> [What to work on]:
1 – Summarize the letter to S.P. Richards employees in two sentences.
2 – Write what comes next in the letter to S.P. Richards employees, picking up after its final sentence.

> [Passage to read]:
....
Filed by Genuine Parts Company

pursuant to Rule 425 under the Securities Act of 1933

and deemed filed pursuant to Rule 14a-12

under the Securities Exchange Act of 1934

Filer: Genuine Parts Company

 

Subject Company: Genuine Parts Company

SEC File No.: 001-05690

Date: April 12, 2018

 

The following letter was distributed by Genuine Parts Company to employees of the S.P. Richards business:

 

   

 

 

 

April 12, 2018

 

Dear S.P. Richards Employees,

 

We are reaching out to notify you about an exciting new chapter in the history of the S.P. Richards business.

 

Today, Genuine Parts Company announced a definitive agreement under which S.P. Richards will combine with Essendant. This transaction will effectively spin off S.P. Richards from Genuine Parts Company, allowing S.P. Richards and Essendant to merge into a new company. Once the transaction has been completed, Genuine Parts Company shareholders will continue to own their existing shares in Genuine Parts Company and will also own approximately 51% of the new, combined company. Essendant shareholders will own approximately 49% of the new, combined company. Your new shares will be automatically deposited into the accounts that currently hold your Genuine Parts Company shares. The press release we issued can be found on our website at http://genuineparts.investorroom.com/.
....
> [Material provided]:
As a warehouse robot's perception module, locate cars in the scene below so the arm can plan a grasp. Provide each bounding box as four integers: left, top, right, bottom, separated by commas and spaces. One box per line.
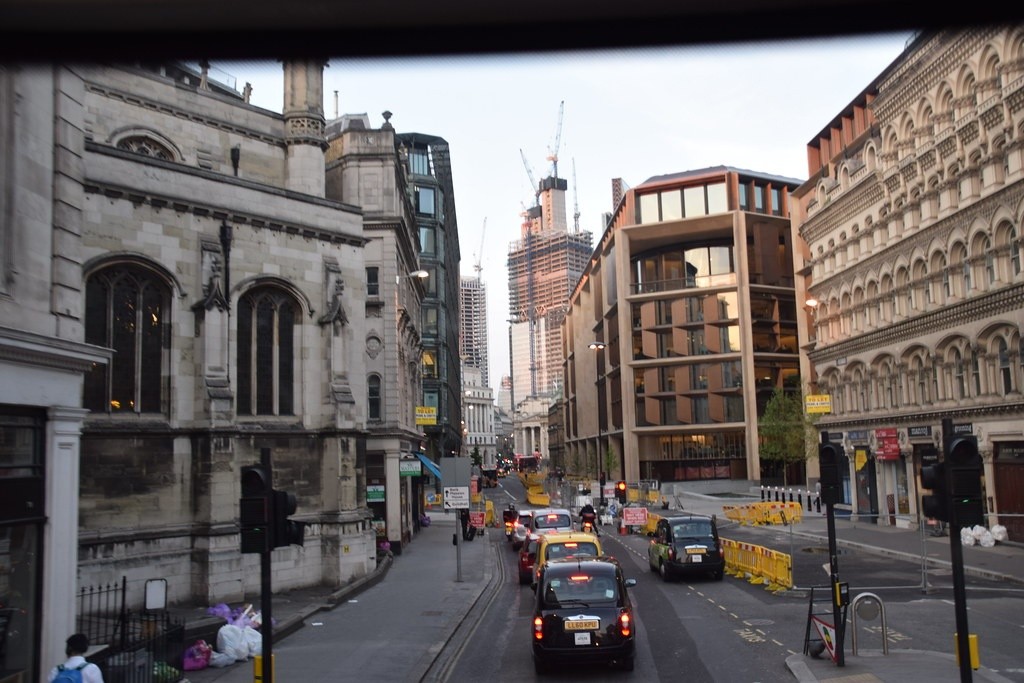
....
> [Written responses]:
1 – Genuine Parts Company told S.P. Richards employees that it has announced a definitive agreement under which S.P. Richards will combine with Essendant. This will effectively spin off S.P. Richards from Genuine Parts Company to form a new company, of which Genuine Parts Company shareholders will own approximately 51% and Essendant shareholders approximately 49%.

2 –
 

After evaluating a range of strategic options to best position our business, employees, customers and suppliers for the future, Genuine Parts Company determined that combining S.P. Richards with Essendant will form a stronger, more competitive company. With greater scale and service capabilities, the combined company will be able to harness our strengths to capitalize on opportunities to create value and help our customers succeed in the face of a challenging and rapidly evolving market.

 

As you are well aware, Essendant is a leading distributor of business products headquartered in Deerfield, Illinois. Like S.P. Richards, Essendant serves a diverse group of customers, including independent resellers, national resellers and e-commerce businesses, all of which will greatly benefit from our combined company’s optimized assortment of branded and private-label products across a broad set of categories and enhanced ability to develop and offer innovative solutions.

 

We have tremendous respect for Essendant and believe this combination will bring together the best elements of each business’ operations, in addition to our highly complementary cultures and unique talent and operational expertise. Essendant shares our passion for serving customers and has a long history of delivering business products to growing businesses, a record we look forward to continuing together as an even stronger combined organization. Importantly, for employees, the new company will have the scale and depth to compete more effectively in the highly competitive and rapidly changing business products industry.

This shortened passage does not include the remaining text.